Work required:
Write out every one of the items below word for word, without changing or leaving out anything.

= = =

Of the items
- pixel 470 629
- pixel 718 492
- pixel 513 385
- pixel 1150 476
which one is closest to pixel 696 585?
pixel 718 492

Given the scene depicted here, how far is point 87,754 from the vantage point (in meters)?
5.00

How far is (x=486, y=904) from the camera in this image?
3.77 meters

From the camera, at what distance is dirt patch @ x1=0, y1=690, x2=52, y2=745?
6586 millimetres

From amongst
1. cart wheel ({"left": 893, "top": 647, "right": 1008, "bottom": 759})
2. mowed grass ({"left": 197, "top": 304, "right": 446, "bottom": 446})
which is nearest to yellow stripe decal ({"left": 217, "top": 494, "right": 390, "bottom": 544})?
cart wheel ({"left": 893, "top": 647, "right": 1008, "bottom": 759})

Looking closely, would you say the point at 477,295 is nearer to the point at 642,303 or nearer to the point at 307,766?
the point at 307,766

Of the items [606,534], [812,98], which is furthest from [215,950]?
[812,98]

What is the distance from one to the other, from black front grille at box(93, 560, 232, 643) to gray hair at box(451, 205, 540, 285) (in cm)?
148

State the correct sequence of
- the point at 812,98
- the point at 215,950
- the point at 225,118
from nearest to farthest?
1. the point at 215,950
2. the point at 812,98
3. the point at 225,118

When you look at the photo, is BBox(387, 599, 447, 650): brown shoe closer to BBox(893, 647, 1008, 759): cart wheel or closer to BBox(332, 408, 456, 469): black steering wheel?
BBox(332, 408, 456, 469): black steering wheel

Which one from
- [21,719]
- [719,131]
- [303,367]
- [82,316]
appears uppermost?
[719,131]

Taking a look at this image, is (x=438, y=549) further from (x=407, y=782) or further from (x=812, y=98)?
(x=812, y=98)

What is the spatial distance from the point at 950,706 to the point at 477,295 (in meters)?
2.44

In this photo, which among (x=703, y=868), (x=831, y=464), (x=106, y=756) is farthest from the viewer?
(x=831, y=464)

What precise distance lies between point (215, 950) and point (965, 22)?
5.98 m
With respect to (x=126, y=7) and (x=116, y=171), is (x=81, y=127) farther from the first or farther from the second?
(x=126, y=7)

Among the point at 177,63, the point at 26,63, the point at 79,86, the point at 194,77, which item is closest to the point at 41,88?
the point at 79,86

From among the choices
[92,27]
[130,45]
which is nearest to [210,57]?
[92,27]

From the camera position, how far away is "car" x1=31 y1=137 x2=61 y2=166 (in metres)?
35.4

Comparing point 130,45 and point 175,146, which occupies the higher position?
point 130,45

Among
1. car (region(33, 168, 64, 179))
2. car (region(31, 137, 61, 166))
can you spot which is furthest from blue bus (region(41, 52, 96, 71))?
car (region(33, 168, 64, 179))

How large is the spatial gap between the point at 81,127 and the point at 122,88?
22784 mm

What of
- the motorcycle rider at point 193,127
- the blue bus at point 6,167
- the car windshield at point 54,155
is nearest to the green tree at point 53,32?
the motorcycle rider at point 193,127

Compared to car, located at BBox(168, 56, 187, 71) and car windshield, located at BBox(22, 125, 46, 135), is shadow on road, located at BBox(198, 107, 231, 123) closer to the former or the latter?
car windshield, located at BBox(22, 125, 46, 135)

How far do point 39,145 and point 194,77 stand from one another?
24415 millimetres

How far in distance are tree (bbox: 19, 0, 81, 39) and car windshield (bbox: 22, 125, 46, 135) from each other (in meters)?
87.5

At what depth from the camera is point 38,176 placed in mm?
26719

= = =

Solution below:
Of the items
- pixel 470 629
- pixel 718 492
- pixel 513 385
- pixel 1150 476
which one is closest to pixel 696 585?
pixel 718 492

Given the scene depicted here, how far is point 87,754 from the vantage point (in meters)?
5.00

How far is (x=486, y=904) from the camera in this image?
3.77 meters

From the camera, at what distance is dirt patch @ x1=0, y1=690, x2=52, y2=745?
6586 millimetres

From amongst
1. cart wheel ({"left": 893, "top": 647, "right": 1008, "bottom": 759})
2. mowed grass ({"left": 197, "top": 304, "right": 446, "bottom": 446})
which is nearest to yellow stripe decal ({"left": 217, "top": 494, "right": 390, "bottom": 544})?
cart wheel ({"left": 893, "top": 647, "right": 1008, "bottom": 759})

Looking closely, would you say the point at 477,295 is nearer to the point at 642,303 or nearer to the point at 307,766?
the point at 307,766

Of the items [606,534], [812,98], which is furthest from [215,950]?
[812,98]

What is the distance from one to the other, from black front grille at box(93, 560, 232, 643) to gray hair at box(451, 205, 540, 285) (in cm)?
148

State the correct sequence of
- the point at 812,98
- the point at 215,950
- the point at 225,118
from nearest to farthest?
1. the point at 215,950
2. the point at 812,98
3. the point at 225,118

When you look at the photo, is BBox(387, 599, 447, 650): brown shoe closer to BBox(893, 647, 1008, 759): cart wheel or closer to BBox(332, 408, 456, 469): black steering wheel?
BBox(332, 408, 456, 469): black steering wheel

Which one from
- [21,719]
- [719,131]
- [303,367]
- [82,316]
appears uppermost?
[719,131]

Taking a look at this image, is (x=438, y=549) further from (x=407, y=782) or further from (x=812, y=98)?
(x=812, y=98)

What is the spatial distance from the point at 950,706 to the point at 477,295 (in meters)?
2.44

In this photo, which among (x=703, y=868), (x=831, y=464), (x=106, y=756) is farthest from the viewer?
(x=831, y=464)

What precise distance lies between point (215, 950) and point (965, 22)?
5.98 m
With respect to (x=126, y=7) and (x=116, y=171), is (x=81, y=127) farther from the first or farther from the second?
(x=126, y=7)

Among the point at 177,63, the point at 26,63, the point at 79,86, the point at 194,77, which item is closest to the point at 41,88?
the point at 79,86

From among the choices
[92,27]
[130,45]
which is nearest to [210,57]?
[92,27]

From the camera position, how far away is "car" x1=31 y1=137 x2=61 y2=166 (in metres)?
35.4

Comparing point 130,45 and point 175,146, which occupies the higher position?
point 130,45

Among
1. car (region(33, 168, 64, 179))
2. car (region(31, 137, 61, 166))
can you spot which is furthest from blue bus (region(41, 52, 96, 71))?
car (region(33, 168, 64, 179))

How large is the spatial gap between the point at 81,127 and the point at 122,88?
22784 mm

What of
- the motorcycle rider at point 193,127
- the blue bus at point 6,167
- the car windshield at point 54,155
is nearest to the green tree at point 53,32?
the motorcycle rider at point 193,127

Compared to car, located at BBox(168, 56, 187, 71) and car windshield, located at BBox(22, 125, 46, 135), is shadow on road, located at BBox(198, 107, 231, 123) closer to the former or the latter?
car windshield, located at BBox(22, 125, 46, 135)

How far do point 39,145 and point 194,77 stand from one another?
24415 millimetres

How far in distance are tree (bbox: 19, 0, 81, 39) and car windshield (bbox: 22, 125, 46, 135) from each other (in meters)?
87.5

At what depth from the camera is point 38,176 placed in mm?
26719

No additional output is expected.